My guess is that the city was intimidated into replacing them by threats of being sued by Mancini and other land owners.  Florida has something called the Bert Harris Act, http://archive.flsenate.gov/statutes/index.cfm?m&App_Mode=Display_Statute&Search_String=&URL=Ch0070/Sec001.htm&StatuteYear=2004 part of which reads:
“When a specific action of a governmental entity has inordinately burdened an existing use of real property or a vested right to a specific use of real property, the property owner of that real property is entitled to relief, which may include compensation for the actual loss to the fair market value of the real property caused by the action of government, as provided in this section.”

Whether the few changes (see post below) to the zoning constitute being “inordinately burdened” would be for the courts to decide, however my guess is that the court would lean toward the government in this case and given the minor changes to the zoning, and the vast number of allowed industrial uses kept in the code would decide in favor of the residents and the city.  I don’t think Mancini et. al. will bother to take it to court, but the possibility is there and that was enough for the city to recommend bowing to the wishes of the land owners.

What happened last night?  The residents of Waterways and Independence Bay again pleaded for the city to at least ban the medical waste facility, and Bill Ganz gave a reasoned and passionate rational for doing just that.  Many residents also were concerned about crematoria.
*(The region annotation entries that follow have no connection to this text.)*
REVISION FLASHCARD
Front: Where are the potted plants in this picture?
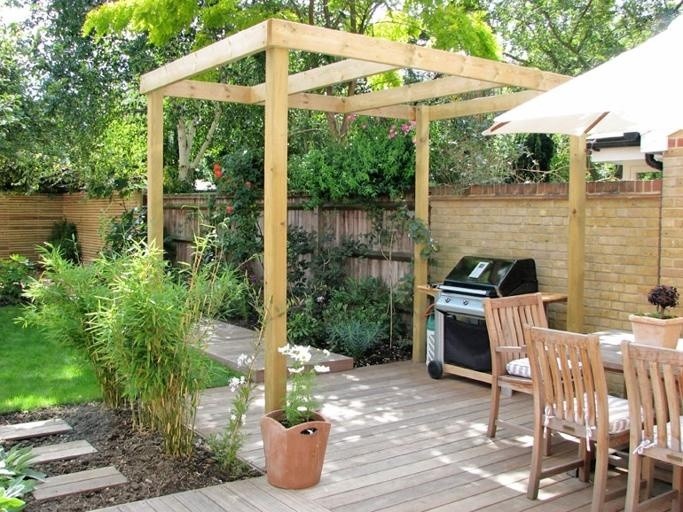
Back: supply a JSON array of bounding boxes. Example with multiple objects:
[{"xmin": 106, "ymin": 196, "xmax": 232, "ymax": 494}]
[{"xmin": 628, "ymin": 283, "xmax": 683, "ymax": 351}]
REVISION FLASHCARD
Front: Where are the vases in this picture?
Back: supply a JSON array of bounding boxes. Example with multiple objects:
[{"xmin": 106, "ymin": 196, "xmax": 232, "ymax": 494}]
[{"xmin": 260, "ymin": 409, "xmax": 331, "ymax": 489}]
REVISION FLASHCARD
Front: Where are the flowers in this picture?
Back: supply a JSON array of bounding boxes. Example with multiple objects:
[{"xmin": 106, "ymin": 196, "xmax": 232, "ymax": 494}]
[{"xmin": 278, "ymin": 343, "xmax": 331, "ymax": 426}]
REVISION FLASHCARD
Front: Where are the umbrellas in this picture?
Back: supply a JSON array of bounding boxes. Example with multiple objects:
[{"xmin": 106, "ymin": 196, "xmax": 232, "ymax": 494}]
[{"xmin": 480, "ymin": 9, "xmax": 683, "ymax": 156}]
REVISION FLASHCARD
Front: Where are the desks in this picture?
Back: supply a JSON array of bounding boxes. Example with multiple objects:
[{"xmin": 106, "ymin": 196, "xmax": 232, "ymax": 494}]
[{"xmin": 566, "ymin": 328, "xmax": 683, "ymax": 384}]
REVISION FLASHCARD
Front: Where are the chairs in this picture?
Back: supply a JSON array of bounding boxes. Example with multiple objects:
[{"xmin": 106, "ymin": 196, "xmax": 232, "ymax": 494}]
[
  {"xmin": 480, "ymin": 292, "xmax": 585, "ymax": 457},
  {"xmin": 620, "ymin": 340, "xmax": 683, "ymax": 511},
  {"xmin": 522, "ymin": 323, "xmax": 669, "ymax": 511}
]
Commissioner Marty Popelsky, was amazing, he said we shouldn’t have either facility and if needs be, it may be time to take on Bert Harris and find out.  The applause from the residents was deafening.  That proposal,  zoning changes WITHOUT medical waste and crematoria, was made and seconded and squeaked through by a vote of 3 to 2;   Commissioners Miller and Preston voted no, presumably because of the fear of a law suit and the possible financial hit to the city coffers.

Again loud applause and cheering. 

This was a good thing for the residents who very likely will show their approval at the ballot box.   

As Bill Ganz said, there are no bad guys here.  Both the residents and the land owners worked hard for a compromise and are to be praised.  Through no fault of either party a bad situation arose and a good solution came about.   High five to both sides.